Today I was
privileged to be able to attend a service, led by Rabbi Dvir Baris, for Holocaust Memorial Day.
The service was
so brilliantly moving I would like to share some of it here to respect the
memory of those killed in the Holocaust and other Genocides.
Between 1939 and
1945, the Nazis and their collaborators murdered six million Jews. Of these,
one-and-a-half million were children and teenagers. Whole families died and the
names of many Jewish people still remain unknown.
When the Germans
invaded Nagyvarad, a small town in Hungary, Eva Heyman was just thirteen. She
wrote a diary and on the 19th March 1944 she recorded: "The Germans have
come!"
On the 10th May
she wrote that: "The punishment for everything is death." Later that
month, on the 30th May, she wrote: "I don't want to die. […] I can't write
any more, dear diary, the tears run from my eyes, I'm hurrying over to Mariska."
Eva was caught
along with her grandmother and grandfather, and sent to Auschwitz-Birkenau
extermination camp where she was murdered.
War poet, W. H
Auden, wrote Refugee Blues from the
point of view of a Jewish refugee who had fled Europe for America. The poem, published by the Holocaust Memorial Day, is read here by Sheila Hancock.
On Holocaust
Memorial Day other groups of people who were persecuted and murdered are also
remembered: Roma and Sinti people (gypsies), disabled people, gay people,
Jehovah's Witnesses, political opponents, to name but a few. Also remembered are
the millions of men, women and children murdered in the genocides which
followed in Armenia, Cambodia, Rwanda, Bosnia and Darfur.
During World War
1 the Ottmanian Empire conducted systematic extermination of one-and-a-half
million Armenians, mostly citizens within the Ottoman Empire and, more
latterly, the Republic of Turkey, these massacres continued until 1923.

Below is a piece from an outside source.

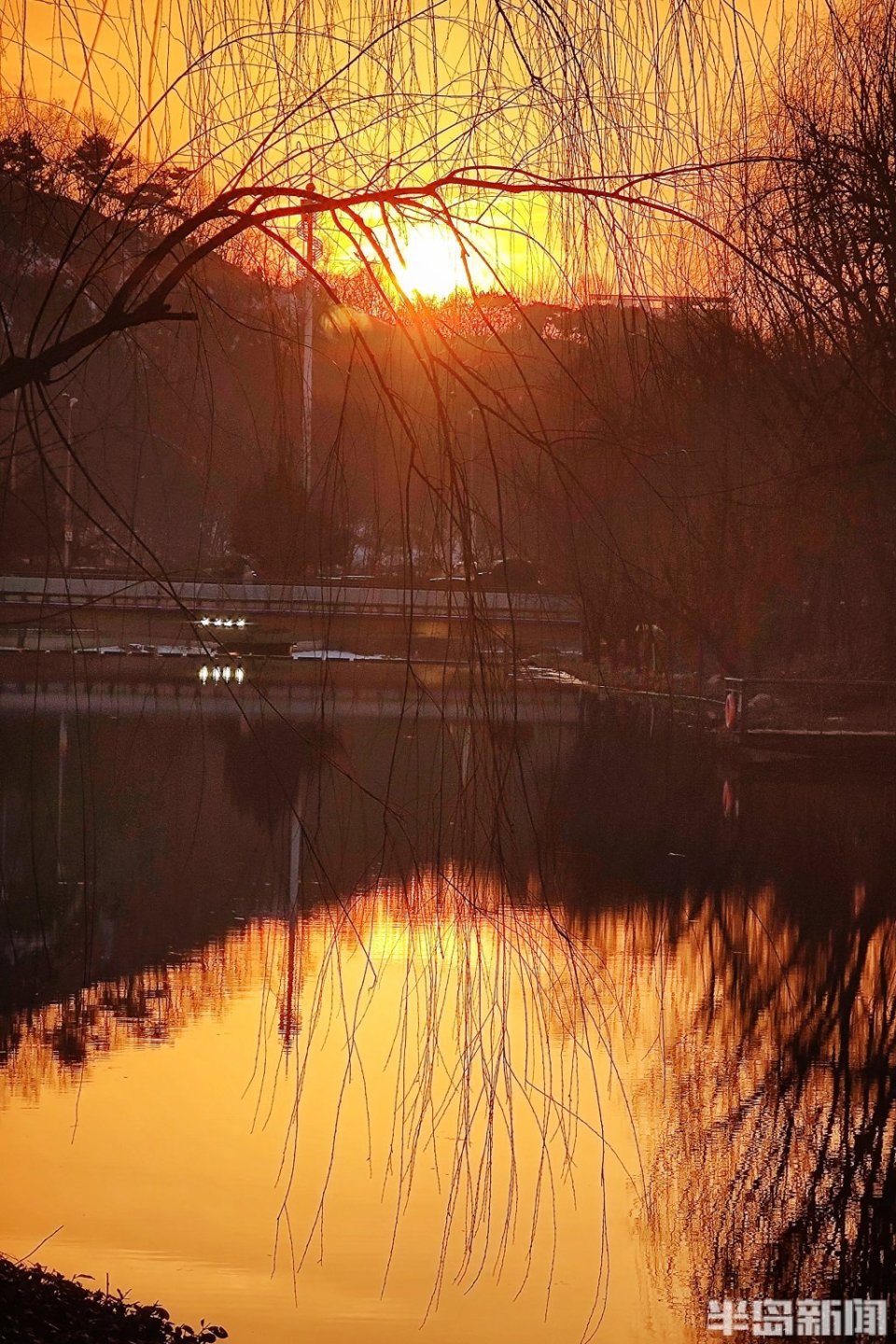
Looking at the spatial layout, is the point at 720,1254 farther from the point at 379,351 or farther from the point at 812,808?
the point at 812,808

Between April and July 1994, around a million people were murdered in the Genocide in Rwanda. Hutus were told that it was their duty to exterminate the Tutsis people and the Rwandan government gave support to the death squads (the Interahamwe). Local officials rounded up victims and created places for their slaughter.
What responsibility to we have to use the power of our words for good today?